WFH Office Boss Cat Collection
Original price was: £18.99.£14.99Current price is: £14.99.
Description
Working from home has finally answered the question nobody asked but everybody needed: who is really in charge here? Not you. Not your manager. It’s the cat. The WFH Office Boss Cat Collection is a glorious tribute to that strange remote-work reality where your biggest daily responsibility is not finishing a report, but making sure the keyboard is still technically available after your feline director of operations has turned it into a bed, a throne, and a place to inspect your incompetence.
This is the funny coffee mug collection for anyone who has discovered that remote work with a pet is basically a one-person office run by a tiny, judgmental executive with no HR training and a very serious treat budget. It is for the coffee lover who spends more time moving a cat than moving work forward, and somehow still calls that productivity. We fully support it. Honestly, the cat probably runs a tighter ship than most managers.
The Real Boss Has Paws
The entire fantasy of the home office falls apart the moment a cat sits on the keyboard and refuses to acknowledge your authority. Director Of Napping gets this exactly right. “PET & KEYBOARD Director of Operations (Currently napping on my keyboard.)” is not a joke. It’s a status report. Some people work from home with focus. Others work from home with a warm, fluffy blockade across the most important input device in the house.

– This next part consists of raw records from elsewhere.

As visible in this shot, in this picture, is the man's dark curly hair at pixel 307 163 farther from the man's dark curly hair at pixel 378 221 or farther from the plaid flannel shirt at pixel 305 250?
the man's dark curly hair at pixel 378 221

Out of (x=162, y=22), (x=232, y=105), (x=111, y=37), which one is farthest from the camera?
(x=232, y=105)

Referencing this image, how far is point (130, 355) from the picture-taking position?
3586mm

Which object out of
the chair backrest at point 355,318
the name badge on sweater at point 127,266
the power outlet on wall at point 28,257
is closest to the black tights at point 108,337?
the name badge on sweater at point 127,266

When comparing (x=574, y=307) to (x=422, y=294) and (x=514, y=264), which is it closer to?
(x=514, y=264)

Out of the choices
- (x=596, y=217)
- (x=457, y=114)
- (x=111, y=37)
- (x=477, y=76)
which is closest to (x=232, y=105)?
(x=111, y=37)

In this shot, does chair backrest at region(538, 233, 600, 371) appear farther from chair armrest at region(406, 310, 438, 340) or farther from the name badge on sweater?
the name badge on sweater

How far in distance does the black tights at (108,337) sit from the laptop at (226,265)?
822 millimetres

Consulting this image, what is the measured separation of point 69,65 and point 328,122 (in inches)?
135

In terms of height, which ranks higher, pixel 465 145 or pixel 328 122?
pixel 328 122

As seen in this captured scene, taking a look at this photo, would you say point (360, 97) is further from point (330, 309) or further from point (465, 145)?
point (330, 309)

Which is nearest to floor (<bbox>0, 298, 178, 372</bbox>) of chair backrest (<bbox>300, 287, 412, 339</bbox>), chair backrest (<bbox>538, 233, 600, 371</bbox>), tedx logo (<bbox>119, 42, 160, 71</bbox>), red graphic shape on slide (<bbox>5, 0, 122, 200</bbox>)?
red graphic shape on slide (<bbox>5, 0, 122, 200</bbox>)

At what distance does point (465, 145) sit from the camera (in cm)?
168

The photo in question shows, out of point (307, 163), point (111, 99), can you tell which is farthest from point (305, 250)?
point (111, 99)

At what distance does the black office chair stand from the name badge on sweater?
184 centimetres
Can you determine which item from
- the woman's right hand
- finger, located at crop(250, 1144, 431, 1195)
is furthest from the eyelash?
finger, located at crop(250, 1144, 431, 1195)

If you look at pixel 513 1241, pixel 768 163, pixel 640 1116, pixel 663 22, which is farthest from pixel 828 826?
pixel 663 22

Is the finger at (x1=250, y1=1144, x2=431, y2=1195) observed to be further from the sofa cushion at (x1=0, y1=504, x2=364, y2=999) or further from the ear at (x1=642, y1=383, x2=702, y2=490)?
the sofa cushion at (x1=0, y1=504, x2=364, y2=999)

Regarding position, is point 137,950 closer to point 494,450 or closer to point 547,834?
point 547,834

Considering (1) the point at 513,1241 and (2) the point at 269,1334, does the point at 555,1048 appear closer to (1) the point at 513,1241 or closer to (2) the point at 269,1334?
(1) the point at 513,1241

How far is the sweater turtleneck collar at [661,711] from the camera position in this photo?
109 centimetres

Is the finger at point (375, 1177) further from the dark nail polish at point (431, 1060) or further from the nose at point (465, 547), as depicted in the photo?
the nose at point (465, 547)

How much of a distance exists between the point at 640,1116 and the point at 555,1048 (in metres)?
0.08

That’s the beauty of this collection: it doesn’t pretend pets are cute background details. They are the workplace. The atmosphere. The management structure. And if your cat thinks your laptop is their personal heating pad, then yes, they are absolutely the coworker in charge. You are simply employed by them.
Productivity, Interrupted by Whiskers
Every remote worker with a cat knows that “busy” is a very flexible concept. Busy On Paper takes the absurdity to the perfect place: your cat is the only one who thinks you’re working. That’s because cats are the only creatures in the house who respect the idea of a laptop as a career tool, while simultaneously using it as a nap platform and moral support surface. If the work day feels like a constant interruption, that’s because it is.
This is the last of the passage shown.